Garder l’esprit des produits
«Jeune ado, je me voyais plutôt star de la musique mais mon premier stage chez Michel Roth m’a ouvert d’autres portes, appris la rigueur, éveillé à cet autre art de la gastronomie», explique le jeune chef. Entre-temps, à Paris, le Ritz ferme pour travaux et Danny devient commis au Gaya, chez Pierre Gagnaire; les deux chefs aux philosophies si différentes et si affirmées restent depuis ses mentors et ses modèles. En termes de rigueur et de créativité.
Désormais installé à Genève et auréolé d’une étoile Michelin, Michel Roth propose à Danny de l’y rejoindre. A 19 ans, en 2015, il quitte le cocon familial et part pour «l’aventure suisse». Arrivé comme commis, il passe successivement demi-chef de partie au garde-manger, chef de partie des garnitures, premier chef de partie aux cuissons et enfin sous-chef, au gré de la hiérarchie propre aux grandes brigades. Il commence alors à créer des plats.
«J’adore partir d’un mets très familial comme le gratin dauphinois et le transformer en un gratin transparent. Travailler l’asperge avec du sarrasin et une pâte de sésame noir et revisiter la mousseline que faisait ma maman, en injectant un sabayon léger à l’intérieur d’une coquille d’œuf.»
Il a aimé le côté spectaculaire et ultracréatif de la cuisine dite moléculaire – mais sans les additifs.
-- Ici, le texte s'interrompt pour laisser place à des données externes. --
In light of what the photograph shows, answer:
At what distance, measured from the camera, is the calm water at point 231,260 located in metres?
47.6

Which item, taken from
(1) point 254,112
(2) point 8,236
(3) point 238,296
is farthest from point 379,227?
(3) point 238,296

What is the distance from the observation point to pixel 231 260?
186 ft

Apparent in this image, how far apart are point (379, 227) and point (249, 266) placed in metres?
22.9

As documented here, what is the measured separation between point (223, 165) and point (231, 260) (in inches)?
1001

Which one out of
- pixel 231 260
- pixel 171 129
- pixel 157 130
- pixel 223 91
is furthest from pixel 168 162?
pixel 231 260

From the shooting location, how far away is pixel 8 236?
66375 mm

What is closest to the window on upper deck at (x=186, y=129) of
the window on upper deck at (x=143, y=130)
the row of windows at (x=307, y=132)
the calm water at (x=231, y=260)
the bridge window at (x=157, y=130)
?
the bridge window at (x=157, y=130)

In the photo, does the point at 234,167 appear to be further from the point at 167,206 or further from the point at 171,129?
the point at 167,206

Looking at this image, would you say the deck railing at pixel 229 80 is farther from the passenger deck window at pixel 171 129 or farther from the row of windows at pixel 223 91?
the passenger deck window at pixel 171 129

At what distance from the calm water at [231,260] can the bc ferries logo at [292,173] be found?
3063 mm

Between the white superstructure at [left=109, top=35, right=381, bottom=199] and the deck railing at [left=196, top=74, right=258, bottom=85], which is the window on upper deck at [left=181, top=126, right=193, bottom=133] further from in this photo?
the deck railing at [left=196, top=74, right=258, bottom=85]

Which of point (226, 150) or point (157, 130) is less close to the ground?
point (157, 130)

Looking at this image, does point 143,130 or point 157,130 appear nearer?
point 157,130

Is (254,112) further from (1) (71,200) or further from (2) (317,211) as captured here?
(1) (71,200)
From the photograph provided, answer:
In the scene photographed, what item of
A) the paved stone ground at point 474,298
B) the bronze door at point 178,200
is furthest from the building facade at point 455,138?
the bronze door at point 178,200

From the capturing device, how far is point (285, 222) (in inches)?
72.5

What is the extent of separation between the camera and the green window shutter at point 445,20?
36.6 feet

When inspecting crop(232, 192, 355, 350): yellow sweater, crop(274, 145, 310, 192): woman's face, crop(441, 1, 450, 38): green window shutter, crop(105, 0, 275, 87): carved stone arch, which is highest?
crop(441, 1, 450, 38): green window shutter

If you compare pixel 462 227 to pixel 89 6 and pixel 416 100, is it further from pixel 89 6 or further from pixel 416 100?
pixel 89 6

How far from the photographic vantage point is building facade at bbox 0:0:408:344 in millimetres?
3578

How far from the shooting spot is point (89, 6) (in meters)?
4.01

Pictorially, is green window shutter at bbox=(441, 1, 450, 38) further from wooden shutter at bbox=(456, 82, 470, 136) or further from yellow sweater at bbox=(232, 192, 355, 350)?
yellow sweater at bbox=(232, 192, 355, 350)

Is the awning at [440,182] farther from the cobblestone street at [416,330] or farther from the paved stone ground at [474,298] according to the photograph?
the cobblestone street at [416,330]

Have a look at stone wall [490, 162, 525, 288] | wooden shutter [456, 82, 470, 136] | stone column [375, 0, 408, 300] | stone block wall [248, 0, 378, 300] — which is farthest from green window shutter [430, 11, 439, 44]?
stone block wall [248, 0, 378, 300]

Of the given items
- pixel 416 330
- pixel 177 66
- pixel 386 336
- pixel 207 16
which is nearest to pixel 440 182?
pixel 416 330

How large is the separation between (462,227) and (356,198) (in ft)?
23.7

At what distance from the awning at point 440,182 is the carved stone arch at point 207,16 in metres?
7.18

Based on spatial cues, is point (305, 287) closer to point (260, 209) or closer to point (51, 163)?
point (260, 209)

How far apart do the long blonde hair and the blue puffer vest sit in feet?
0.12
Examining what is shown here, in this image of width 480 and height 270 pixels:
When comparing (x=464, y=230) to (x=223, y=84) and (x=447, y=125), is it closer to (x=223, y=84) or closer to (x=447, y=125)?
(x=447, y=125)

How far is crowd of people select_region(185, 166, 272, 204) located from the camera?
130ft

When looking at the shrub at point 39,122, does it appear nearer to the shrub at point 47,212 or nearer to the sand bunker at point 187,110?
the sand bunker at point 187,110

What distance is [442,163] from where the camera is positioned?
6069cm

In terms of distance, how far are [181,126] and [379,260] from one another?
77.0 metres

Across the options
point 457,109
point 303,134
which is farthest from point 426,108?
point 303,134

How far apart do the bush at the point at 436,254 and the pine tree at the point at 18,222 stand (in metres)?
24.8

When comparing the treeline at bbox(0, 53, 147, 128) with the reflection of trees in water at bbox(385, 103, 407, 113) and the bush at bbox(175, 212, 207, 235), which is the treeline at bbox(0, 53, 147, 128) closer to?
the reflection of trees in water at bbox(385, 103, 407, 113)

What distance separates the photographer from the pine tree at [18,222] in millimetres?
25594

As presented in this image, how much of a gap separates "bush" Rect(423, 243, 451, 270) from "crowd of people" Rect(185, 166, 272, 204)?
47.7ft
Il faut d’abord comprendre un produit, connaître sa composition, savoir qu’un bain d’algues avec du calcium va produire une membrane qui explose en bouche – en réalité, une sphérification inversée – avant de pouvoir imaginer ce turbot et sa fausse burrata, à base de lait ribot, estime Danny Khezzar. Autrement dit, «garder l’essence d’un produit, avant d’y ajouter le côté visuel, créatif et l’émotion».